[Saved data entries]
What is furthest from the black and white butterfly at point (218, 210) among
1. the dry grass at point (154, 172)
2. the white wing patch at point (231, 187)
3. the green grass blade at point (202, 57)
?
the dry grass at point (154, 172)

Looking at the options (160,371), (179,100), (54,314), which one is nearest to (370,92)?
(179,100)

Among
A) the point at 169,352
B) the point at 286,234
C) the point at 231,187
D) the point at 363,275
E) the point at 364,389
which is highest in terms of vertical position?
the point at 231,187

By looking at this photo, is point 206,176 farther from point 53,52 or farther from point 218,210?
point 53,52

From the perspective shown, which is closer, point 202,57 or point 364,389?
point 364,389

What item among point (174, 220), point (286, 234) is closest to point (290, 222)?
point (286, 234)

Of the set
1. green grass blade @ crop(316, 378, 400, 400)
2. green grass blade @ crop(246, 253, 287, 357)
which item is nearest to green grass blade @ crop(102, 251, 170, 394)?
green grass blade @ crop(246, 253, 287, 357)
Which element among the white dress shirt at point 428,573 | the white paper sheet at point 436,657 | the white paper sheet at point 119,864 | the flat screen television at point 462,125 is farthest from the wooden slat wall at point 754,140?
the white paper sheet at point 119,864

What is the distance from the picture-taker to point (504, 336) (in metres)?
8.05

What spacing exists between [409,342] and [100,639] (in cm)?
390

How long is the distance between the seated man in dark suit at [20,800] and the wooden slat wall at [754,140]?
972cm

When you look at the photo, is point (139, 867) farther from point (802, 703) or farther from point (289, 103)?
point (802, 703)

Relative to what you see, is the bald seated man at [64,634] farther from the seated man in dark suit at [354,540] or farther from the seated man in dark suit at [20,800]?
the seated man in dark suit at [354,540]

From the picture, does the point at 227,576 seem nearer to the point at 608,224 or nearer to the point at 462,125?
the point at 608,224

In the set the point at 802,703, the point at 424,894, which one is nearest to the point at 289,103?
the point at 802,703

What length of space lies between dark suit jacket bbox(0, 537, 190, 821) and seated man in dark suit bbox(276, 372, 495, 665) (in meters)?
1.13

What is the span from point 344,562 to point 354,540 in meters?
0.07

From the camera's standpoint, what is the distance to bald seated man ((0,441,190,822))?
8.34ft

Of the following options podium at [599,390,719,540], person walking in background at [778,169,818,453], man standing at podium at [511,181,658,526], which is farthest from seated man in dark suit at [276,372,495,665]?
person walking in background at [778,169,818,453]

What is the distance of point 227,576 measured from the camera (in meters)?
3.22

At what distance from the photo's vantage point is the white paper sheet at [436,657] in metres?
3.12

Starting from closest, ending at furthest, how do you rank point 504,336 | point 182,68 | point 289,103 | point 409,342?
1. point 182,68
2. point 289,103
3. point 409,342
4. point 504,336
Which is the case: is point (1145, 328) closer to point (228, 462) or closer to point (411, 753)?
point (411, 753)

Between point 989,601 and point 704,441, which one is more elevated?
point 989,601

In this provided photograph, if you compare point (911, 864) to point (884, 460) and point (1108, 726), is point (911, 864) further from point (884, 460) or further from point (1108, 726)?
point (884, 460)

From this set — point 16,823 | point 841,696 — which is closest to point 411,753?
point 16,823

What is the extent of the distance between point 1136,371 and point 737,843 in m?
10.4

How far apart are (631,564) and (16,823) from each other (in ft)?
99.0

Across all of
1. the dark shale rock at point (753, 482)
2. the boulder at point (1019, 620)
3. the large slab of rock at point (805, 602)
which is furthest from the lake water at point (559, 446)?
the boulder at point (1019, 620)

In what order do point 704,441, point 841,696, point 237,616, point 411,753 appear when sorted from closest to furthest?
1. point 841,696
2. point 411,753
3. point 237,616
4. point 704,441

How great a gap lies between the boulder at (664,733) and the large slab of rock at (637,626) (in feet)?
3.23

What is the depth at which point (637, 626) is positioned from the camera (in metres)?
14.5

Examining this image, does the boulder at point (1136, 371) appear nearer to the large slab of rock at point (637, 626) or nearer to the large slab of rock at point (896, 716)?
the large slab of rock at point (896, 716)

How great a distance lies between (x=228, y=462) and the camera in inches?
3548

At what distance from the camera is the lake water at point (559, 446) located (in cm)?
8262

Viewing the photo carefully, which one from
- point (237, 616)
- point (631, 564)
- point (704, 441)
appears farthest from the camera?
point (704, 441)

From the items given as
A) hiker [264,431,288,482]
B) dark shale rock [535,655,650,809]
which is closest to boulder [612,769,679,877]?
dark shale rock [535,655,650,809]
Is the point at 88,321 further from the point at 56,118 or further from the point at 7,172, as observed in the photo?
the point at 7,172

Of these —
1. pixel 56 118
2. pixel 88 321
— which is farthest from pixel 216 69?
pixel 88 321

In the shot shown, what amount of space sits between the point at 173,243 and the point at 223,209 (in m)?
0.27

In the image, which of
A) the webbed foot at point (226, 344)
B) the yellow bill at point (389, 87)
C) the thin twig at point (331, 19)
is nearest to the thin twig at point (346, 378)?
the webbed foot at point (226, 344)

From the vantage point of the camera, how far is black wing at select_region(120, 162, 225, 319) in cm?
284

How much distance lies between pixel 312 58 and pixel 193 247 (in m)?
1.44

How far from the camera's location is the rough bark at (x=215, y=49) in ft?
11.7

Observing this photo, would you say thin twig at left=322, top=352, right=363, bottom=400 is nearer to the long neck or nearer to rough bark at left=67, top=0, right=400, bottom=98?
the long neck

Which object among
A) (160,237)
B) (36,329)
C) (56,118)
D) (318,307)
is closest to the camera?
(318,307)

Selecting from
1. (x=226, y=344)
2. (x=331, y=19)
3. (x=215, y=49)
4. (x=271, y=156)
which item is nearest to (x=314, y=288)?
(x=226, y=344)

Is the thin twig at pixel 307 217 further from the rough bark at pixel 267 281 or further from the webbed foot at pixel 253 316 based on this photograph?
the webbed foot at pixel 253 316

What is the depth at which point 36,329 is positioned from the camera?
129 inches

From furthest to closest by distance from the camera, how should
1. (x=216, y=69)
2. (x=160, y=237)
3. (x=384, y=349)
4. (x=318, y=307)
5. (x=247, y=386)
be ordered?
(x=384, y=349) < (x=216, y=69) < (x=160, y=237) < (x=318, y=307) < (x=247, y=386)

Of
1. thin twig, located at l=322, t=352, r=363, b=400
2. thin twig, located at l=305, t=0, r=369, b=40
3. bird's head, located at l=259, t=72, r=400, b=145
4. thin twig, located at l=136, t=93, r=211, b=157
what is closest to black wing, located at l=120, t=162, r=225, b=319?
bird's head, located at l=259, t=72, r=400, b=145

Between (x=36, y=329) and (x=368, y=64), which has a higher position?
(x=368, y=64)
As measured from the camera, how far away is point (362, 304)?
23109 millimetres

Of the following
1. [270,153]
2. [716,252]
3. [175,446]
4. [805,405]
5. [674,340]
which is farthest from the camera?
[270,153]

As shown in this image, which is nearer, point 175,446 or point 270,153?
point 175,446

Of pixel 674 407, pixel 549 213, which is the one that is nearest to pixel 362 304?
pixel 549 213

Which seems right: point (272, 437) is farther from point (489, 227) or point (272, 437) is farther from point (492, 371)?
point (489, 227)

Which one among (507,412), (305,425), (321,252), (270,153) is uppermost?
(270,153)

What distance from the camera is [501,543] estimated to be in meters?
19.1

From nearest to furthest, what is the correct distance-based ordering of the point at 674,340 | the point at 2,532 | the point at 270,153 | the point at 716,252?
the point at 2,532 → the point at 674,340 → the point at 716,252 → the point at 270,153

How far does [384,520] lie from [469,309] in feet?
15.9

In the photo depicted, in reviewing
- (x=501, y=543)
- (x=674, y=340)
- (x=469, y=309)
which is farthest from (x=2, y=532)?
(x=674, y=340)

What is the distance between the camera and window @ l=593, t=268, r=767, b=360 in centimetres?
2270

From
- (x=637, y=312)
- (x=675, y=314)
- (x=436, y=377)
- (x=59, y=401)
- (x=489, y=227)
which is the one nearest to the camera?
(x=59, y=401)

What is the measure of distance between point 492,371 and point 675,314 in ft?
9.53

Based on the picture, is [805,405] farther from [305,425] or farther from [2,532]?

> _Task to complete_
Reproduce exactly the line that holds "Between (x=36, y=329)", then every line after it, ending with the final line of the records above.

> _Reply to the task_
Between (x=36, y=329) and (x=368, y=64), which has a higher position?
(x=368, y=64)
As measured from the camera, how far away is point (362, 304)?
23109 millimetres

Of the following
1. [270,153]
2. [716,252]
3. [175,446]
4. [805,405]
5. [674,340]
which is farthest from the camera?
[270,153]

As shown in this image, which is nearer, point 175,446 or point 270,153?
point 175,446

Of pixel 674 407, pixel 549 213, which is the one that is nearest to pixel 362 304?
pixel 549 213

Which seems right: point (272, 437) is farther from point (489, 227) or point (272, 437) is farther from point (492, 371)?
point (489, 227)

Which one among (507,412), (305,425), (321,252), (270,153) is uppermost?
(270,153)

What distance from the camera is [501,543] estimated to be in meters?
19.1

From nearest to furthest, what is the correct distance-based ordering of the point at 674,340 | the point at 2,532 | the point at 270,153 | the point at 716,252?
the point at 2,532 → the point at 674,340 → the point at 716,252 → the point at 270,153

How far does [384,520] lie from [469,309] in feet?
15.9

In the photo depicted, in reviewing
- (x=501, y=543)
- (x=674, y=340)
- (x=469, y=309)
which is farthest from (x=2, y=532)?
(x=674, y=340)

What is the distance between the camera and window @ l=593, t=268, r=767, b=360 in centimetres?
2270

From
- (x=637, y=312)
- (x=675, y=314)
- (x=436, y=377)
- (x=59, y=401)
- (x=489, y=227)
which is the one nearest to the camera?
(x=59, y=401)

What is the measure of distance between point 492,371 and point 675,314 in ft?
9.53

Based on the picture, is [805,405] farther from [305,425] or farther from [2,532]?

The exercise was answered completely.